*Work item*: Starting at the top of the records, output every line through the one that contains "category: unidentified deer", keeping each exactly as it appears.

*Records to process*:
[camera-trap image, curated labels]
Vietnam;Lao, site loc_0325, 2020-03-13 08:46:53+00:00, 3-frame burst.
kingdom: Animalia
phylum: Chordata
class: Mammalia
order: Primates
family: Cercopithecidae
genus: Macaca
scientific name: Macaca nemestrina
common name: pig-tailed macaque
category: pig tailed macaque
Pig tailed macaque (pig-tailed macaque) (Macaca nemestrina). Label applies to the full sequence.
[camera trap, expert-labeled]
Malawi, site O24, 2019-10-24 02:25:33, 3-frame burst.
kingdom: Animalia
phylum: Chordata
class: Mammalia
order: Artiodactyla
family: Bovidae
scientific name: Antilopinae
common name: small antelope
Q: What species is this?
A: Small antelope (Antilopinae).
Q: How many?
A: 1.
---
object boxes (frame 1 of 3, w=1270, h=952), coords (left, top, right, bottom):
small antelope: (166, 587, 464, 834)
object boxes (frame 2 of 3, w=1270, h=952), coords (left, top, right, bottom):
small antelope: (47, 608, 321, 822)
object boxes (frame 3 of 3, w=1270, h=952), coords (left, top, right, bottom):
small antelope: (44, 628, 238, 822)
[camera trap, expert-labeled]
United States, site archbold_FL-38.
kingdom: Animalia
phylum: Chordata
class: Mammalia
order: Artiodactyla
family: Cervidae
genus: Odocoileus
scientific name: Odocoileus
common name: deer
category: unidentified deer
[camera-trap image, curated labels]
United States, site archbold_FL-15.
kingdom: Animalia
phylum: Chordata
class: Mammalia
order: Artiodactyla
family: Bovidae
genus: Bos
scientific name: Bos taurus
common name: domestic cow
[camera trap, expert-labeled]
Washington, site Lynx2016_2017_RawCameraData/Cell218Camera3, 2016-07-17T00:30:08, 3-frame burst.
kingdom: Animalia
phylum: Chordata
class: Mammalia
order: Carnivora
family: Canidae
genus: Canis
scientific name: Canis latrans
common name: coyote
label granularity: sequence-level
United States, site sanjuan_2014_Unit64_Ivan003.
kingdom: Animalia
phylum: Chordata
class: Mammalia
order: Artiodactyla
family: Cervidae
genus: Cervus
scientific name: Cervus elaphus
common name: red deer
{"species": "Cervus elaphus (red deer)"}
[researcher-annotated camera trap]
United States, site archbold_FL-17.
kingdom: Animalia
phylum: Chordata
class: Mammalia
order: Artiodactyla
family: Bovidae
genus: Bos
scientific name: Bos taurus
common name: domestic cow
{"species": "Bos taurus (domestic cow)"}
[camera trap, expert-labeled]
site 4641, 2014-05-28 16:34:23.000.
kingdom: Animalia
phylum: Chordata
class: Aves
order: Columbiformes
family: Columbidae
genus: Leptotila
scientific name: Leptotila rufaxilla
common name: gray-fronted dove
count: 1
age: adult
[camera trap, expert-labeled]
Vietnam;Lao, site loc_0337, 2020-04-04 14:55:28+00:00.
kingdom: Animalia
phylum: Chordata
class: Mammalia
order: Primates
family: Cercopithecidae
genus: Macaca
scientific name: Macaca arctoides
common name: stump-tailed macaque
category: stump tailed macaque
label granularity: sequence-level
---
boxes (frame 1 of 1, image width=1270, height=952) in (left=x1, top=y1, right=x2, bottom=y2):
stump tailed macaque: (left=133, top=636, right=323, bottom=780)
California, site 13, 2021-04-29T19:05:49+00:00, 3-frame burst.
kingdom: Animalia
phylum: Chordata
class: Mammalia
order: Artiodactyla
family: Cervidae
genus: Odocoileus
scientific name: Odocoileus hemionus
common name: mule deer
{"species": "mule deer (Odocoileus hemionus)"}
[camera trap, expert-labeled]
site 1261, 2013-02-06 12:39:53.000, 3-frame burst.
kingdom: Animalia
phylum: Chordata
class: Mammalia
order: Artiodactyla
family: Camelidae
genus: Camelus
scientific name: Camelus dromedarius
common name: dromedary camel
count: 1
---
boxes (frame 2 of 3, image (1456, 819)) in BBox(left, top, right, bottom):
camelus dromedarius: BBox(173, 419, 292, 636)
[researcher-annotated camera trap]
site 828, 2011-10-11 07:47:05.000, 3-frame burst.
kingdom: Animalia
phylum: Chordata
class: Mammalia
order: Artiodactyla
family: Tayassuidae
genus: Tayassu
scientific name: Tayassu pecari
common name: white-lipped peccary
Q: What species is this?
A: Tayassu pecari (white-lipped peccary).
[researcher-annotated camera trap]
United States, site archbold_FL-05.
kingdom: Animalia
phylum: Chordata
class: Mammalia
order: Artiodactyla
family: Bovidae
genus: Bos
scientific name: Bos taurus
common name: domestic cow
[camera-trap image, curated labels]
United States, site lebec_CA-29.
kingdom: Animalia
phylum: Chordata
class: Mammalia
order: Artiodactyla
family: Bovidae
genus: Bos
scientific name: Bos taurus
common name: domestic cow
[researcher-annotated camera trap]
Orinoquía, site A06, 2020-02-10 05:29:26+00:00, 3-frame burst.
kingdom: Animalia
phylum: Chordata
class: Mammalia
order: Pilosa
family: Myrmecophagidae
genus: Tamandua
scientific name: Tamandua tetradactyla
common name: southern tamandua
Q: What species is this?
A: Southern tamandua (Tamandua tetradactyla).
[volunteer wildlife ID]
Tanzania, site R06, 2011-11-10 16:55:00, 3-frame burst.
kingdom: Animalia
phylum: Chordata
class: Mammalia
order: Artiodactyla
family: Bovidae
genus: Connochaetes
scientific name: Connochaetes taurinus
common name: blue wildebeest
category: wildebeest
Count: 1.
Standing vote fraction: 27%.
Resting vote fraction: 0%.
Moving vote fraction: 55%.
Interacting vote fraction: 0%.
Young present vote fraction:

*Result of the exercise*:
[camera-trap image, curated labels]
Vietnam;Lao, site loc_0325, 2020-03-13 08:46:53+00:00, 3-frame burst.
kingdom: Animalia
phylum: Chordata
class: Mammalia
order: Primates
family: Cercopithecidae
genus: Macaca
scientific name: Macaca nemestrina
common name: pig-tailed macaque
category: pig tailed macaque
Pig tailed macaque (pig-tailed macaque) (Macaca nemestrina). Label applies to the full sequence.
[camera trap, expert-labeled]
Malawi, site O24, 2019-10-24 02:25:33, 3-frame burst.
kingdom: Animalia
phylum: Chordata
class: Mammalia
order: Artiodactyla
family: Bovidae
scientific name: Antilopinae
common name: small antelope
Q: What species is this?
A: Small antelope (Antilopinae).
Q: How many?
A: 1.
---
object boxes (frame 1 of 3, w=1270, h=952), coords (left, top, right, bottom):
small antelope: (166, 587, 464, 834)
object boxes (frame 2 of 3, w=1270, h=952), coords (left, top, right, bottom):
small antelope: (47, 608, 321, 822)
object boxes (frame 3 of 3, w=1270, h=952), coords (left, top, right, bottom):
small antelope: (44, 628, 238, 822)
[camera trap, expert-labeled]
United States, site archbold_FL-38.
kingdom: Animalia
phylum: Chordata
class: Mammalia
order: Artiodactyla
family: Cervidae
genus: Odocoileus
scientific name: Odocoileus
common name: deer
category: unidentified deer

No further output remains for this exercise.